=== Begin Enclosure ===
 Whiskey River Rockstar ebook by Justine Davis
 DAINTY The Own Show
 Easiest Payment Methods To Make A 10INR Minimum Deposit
=== End Enclosure ===
Your reply should consist only of the lines running from the line with "DAINTY The Own Show" to the end of the listing, retyped exactly.

#### [WRITTEN ANSWER]
 DAINTY The Own Show
 Easiest Payment Methods To Make A 10INR Minimum Deposit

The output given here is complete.